PROMPT>
Copy the data from the line that contains "In what order do" to its last line, exactly, including both of those lines and leaving out everything before.

RECORDS FOR THE TASK>
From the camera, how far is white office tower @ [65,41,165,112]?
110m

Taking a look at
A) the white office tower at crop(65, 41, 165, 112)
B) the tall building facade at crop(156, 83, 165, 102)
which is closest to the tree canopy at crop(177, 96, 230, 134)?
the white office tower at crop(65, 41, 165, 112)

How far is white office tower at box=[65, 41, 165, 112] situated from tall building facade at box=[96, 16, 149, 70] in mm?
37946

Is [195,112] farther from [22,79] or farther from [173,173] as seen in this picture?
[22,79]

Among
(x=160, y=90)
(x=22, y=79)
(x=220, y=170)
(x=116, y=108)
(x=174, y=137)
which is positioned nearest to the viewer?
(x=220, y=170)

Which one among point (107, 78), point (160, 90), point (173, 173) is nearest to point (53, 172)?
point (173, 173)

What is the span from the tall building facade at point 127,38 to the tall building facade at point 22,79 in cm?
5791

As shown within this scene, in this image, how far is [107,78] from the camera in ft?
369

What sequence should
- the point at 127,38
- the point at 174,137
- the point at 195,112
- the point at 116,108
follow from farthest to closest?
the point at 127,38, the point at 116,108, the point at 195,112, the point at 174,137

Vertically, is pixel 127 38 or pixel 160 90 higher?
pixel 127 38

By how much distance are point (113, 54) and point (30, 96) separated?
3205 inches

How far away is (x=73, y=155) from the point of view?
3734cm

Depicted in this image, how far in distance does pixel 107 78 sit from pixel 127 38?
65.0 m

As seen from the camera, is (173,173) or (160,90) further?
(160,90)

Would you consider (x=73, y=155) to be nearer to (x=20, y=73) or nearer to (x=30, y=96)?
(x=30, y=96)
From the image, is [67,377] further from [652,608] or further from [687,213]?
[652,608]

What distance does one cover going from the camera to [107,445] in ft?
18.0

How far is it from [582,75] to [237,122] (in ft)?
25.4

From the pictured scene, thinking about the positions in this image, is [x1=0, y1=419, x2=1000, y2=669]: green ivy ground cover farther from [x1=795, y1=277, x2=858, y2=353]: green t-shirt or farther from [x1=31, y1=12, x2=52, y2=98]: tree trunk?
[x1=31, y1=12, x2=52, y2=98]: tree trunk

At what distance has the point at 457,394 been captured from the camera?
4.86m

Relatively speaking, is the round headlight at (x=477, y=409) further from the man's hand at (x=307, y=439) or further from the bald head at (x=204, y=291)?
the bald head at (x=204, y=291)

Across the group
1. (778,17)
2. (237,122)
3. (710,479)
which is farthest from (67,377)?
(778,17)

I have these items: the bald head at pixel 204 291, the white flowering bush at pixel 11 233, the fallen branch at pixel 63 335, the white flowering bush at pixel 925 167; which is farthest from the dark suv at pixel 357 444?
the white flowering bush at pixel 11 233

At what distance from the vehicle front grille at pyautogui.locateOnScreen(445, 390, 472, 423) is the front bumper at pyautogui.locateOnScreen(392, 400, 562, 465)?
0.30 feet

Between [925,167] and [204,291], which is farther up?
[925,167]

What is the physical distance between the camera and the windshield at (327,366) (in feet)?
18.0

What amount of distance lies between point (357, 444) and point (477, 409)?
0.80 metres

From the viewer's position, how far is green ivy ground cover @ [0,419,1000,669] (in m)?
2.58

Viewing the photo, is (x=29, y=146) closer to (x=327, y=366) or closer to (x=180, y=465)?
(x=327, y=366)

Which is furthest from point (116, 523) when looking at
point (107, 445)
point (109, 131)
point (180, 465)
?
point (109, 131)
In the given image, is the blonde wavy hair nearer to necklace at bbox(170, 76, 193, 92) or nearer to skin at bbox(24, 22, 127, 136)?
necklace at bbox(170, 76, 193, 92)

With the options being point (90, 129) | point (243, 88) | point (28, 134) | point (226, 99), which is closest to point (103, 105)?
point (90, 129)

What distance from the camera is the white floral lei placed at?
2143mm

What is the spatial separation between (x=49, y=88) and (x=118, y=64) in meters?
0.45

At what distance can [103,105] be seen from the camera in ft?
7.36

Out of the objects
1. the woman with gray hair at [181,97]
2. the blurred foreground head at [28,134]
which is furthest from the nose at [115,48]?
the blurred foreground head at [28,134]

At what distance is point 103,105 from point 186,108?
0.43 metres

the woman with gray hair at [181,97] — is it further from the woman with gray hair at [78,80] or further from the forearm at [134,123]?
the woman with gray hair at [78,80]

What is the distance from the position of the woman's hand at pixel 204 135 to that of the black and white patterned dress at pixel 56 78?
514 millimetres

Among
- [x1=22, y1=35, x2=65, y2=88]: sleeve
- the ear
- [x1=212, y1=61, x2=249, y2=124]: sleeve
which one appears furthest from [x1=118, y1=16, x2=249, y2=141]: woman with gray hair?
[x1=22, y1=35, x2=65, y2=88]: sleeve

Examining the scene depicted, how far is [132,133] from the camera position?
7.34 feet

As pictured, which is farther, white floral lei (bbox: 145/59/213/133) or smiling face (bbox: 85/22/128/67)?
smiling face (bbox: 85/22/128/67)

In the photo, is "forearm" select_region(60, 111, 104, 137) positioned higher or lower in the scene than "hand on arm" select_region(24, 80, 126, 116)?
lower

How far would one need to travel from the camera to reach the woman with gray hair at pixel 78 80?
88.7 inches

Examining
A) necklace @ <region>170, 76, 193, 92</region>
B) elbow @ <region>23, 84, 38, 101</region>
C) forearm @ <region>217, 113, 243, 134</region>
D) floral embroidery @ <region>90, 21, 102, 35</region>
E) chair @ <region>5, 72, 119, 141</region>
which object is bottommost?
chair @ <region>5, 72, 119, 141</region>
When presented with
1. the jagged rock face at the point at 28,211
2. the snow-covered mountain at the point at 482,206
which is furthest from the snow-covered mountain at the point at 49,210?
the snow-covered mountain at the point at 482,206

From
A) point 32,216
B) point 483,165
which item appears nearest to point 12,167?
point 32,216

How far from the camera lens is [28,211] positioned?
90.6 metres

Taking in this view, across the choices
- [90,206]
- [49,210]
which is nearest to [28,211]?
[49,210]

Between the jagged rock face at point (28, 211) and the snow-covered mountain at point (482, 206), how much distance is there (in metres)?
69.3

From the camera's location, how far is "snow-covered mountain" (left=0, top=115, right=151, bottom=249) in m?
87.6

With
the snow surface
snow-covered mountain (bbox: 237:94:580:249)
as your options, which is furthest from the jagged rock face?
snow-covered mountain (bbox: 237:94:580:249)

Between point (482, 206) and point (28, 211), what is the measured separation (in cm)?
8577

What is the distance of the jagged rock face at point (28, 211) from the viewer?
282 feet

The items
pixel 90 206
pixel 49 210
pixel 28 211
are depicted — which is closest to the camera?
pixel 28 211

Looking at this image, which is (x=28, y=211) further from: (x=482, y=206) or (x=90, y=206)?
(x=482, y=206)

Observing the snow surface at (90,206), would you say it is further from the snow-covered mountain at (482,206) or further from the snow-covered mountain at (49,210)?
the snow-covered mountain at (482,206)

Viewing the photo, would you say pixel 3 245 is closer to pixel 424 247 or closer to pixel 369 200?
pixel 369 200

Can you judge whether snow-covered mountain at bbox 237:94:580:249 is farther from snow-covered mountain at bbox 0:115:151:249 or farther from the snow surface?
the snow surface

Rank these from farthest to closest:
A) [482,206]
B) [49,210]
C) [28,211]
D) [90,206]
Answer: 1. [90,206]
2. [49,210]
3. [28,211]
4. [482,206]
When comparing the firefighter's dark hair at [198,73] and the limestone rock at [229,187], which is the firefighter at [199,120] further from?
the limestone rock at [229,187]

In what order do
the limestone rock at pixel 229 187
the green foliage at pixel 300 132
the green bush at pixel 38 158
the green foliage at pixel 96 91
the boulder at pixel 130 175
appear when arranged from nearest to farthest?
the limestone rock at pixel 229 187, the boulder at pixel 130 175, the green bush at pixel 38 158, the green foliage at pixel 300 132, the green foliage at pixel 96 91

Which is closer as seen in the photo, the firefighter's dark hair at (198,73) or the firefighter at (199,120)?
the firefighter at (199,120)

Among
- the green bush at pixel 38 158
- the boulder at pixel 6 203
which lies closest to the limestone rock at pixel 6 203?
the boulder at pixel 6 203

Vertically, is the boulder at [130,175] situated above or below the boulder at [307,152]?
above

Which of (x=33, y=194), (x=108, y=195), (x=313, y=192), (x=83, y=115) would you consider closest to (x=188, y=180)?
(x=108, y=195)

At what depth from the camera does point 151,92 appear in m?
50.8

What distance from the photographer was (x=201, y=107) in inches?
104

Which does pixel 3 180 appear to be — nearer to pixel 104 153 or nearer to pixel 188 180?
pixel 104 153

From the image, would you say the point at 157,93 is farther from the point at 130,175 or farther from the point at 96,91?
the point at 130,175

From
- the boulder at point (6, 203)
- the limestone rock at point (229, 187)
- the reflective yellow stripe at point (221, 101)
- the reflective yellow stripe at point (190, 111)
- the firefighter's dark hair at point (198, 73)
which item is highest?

REPLY TO THE EXERCISE>
In what order do
the limestone rock at pixel 229 187
the green foliage at pixel 300 132
the green bush at pixel 38 158
the green foliage at pixel 96 91
the boulder at pixel 130 175
appear when arranged from nearest to farthest?
the limestone rock at pixel 229 187, the boulder at pixel 130 175, the green bush at pixel 38 158, the green foliage at pixel 300 132, the green foliage at pixel 96 91

Which is closer as seen in the photo, the firefighter's dark hair at (198,73) or the firefighter at (199,120)?
the firefighter at (199,120)

Among
- the green bush at pixel 38 158
- the boulder at pixel 6 203
which lies closest to the limestone rock at pixel 6 203?
the boulder at pixel 6 203

Vertically, is the boulder at [130,175] situated above or below the boulder at [307,152]?
above

Which of (x=33, y=194), (x=108, y=195), (x=313, y=192), (x=83, y=115) would you consider closest to (x=188, y=180)?
(x=108, y=195)

At what depth from the camera does point 151,92 appear in m?
50.8

What distance from the photographer was (x=201, y=107) in inches?
104

Which does pixel 3 180 appear to be — nearer to pixel 104 153 or nearer to pixel 188 180?
pixel 104 153

From the image, would you say the point at 157,93 is farther from the point at 130,175 or farther from the point at 96,91?
the point at 130,175

From
- the boulder at point (6, 203)
- the limestone rock at point (229, 187)
- the reflective yellow stripe at point (221, 101)
- the reflective yellow stripe at point (190, 111)
- the firefighter's dark hair at point (198, 73)
which item is highest?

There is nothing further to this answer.